Deseat won’t delete your accounts on several websites in a single click, rather it’ll take you as many clicks as you have linked accounts.
The website will show a complete list of services with which your Google account is linked.
You’ve the option to add a particular website to the ‘Delete queue’ or add it to your ‘My accounts’ sub-heading on your Deseat dashboard.
You also have the option to list a service as ‘not a user’, which will simply take that website out of Deseat’s list of your accounts.
Deseat supports only a limited number of websites right now, and you won’t be provided delete links to all the services you’ve subscribed.

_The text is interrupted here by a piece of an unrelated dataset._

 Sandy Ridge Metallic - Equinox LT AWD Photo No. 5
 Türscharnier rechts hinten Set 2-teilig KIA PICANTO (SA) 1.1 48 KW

Rest assured, prominent social media websites like Facebook, Twitter, StumbleUpon and others are listed.
The lesser known apps/websites won’t get their unique delete links, but at least this service will let you know about all the websites that have been sending you those spammy emails and newsletters.
Addressing your privacy concern: As shown below, I tried deleting an account, and that’s how Deseat handled my request.
This goes to show that the website isn’t storing passwords for your various accounts, but there was one particular thing that bothers me — Deseat requested permission to access my Gmail account to read the emails, messages and contact list.
Maybe I’m a bit paranoid, but I’m yet not sure about the level of access I’m providing to Deseat.
Anyways, you can always revoke access to any web service from your Google account, and I’ll do the same as soon as I’m done taking help to pull off a Houdini on several websites that I subscribed in the past.